Rainouart's face darkened, for he thought of his mother, the gracious lady so basely abandoned, and he thanked God in his heart that his honor was not as the honor of Duke Baldwin. But Duke Baldwin was not skilled to read either his son's face or his son's heart, and he went on, bluffly:
"As for love, why, I am a jolly lover, too, though you and I read in the book of love at different chapters. But you cannot go to your lass yet awhile, for your very honor's sake."
"Why not?" Rainouart asked, with such a frown as might have wrinkled his father's forehead, and the big duke, who liked his son's manner best when most it resembled his own, went on very amiably to explain. He told how the Duchess of Thebes had declared war upon Athens, at which tidings Rainouart laughed contemptuously; and how Fernand Ximenes inclined to her, and would in all likelihood whistle the Grand Company to her cause. At this Rainouart's eyes shone and his pale cheeks flushed ruddy, for if this were so, it promised a fight that would be worth the fighting.
"Therefore," the duke went on, "your sweetheart must wait awhile till this little brawl be over, for I am sure that no lass who played the lad so gallantly as your fancy would have her lover lag aloof from a battle."

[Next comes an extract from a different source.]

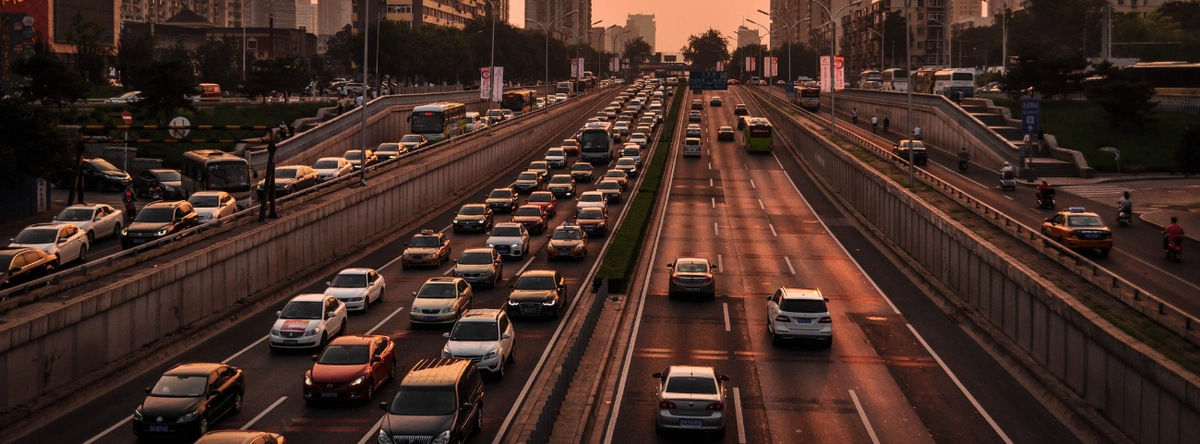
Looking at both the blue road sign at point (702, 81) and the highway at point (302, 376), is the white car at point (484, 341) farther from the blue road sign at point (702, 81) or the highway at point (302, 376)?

He smiled somewhat sourly as he spoke, for he had no great confidence in the martial constancy of knights that plied their books and fell in love with country wenches. But he read Rainouart's answer in his eyes before he got it from his lips, and it reassured him.

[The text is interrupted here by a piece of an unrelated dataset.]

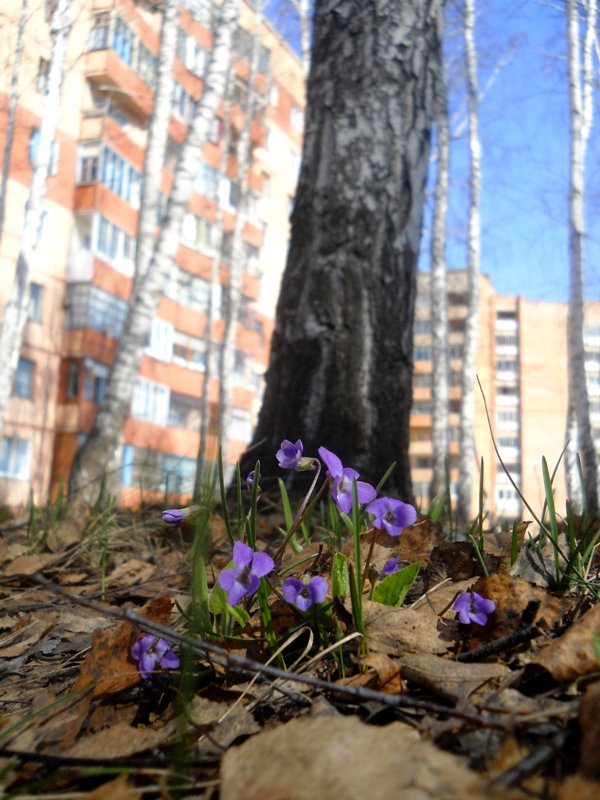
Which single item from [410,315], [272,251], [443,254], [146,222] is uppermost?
[272,251]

"While Athens is at war," Rainouart said, simply, "I ride and fight with Athens. When Athens is at peace I will marry my true-love."

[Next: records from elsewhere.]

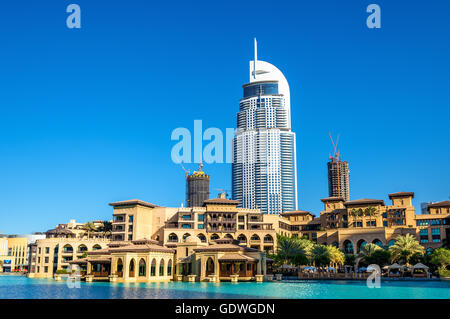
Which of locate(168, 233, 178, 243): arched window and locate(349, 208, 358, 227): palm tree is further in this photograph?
locate(349, 208, 358, 227): palm tree

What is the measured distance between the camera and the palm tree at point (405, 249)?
9600cm

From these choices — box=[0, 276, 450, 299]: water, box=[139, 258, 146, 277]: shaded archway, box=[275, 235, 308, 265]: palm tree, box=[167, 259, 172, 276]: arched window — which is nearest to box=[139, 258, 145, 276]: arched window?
box=[139, 258, 146, 277]: shaded archway

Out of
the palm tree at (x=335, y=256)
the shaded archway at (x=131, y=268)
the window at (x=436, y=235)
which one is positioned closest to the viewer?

Simon nodded his head approvingly, and the duke for his part applauded in his heart. He liked the lad's belligerent spirit, however little he relished the nonsense about the witch in the wood. Duke Baldwin's affection for his son, never very vehement, had waxed when he had returned as the betrothed of the Duchess of Thebes, but had dwindled to insignificance with the shattering of that alliance and the chance that his son might die by a stroke from a woman's hand. Indeed, the jovial duke, alarmed by the sudden possibility of an heirless duchy, had even in the last few minutes begun to revolve again in his mind a project that he had abandoned with the coming of the Duchess of Thebes. He had up to that time been so much disappointed with his son that, although as a general principle much averse to marriage as an institution, he was seriously thinking of wedding again. He loved to have about him none but such as were jolly eaters, jolly drinkers, jolly lovers, jolly soldiers, and when he observed the difference between his son and himself and those he cherished, he shuddered over the thought that such a puling, mulish reader of books might one day rule in Athens. Baldwin was still in the prime of life, with every right to hope for an heir, and he began to reconcile himself to the thought of a state which he had always regarded as bondage, though when it existed for him before he had allowed it to bind him but little. In such case the young prince might be clapped into a monastery to doze away his life over tomes of nonsense, while the jolly duke would see to it that the son-child of his dreams should be brought up to a very different purpose.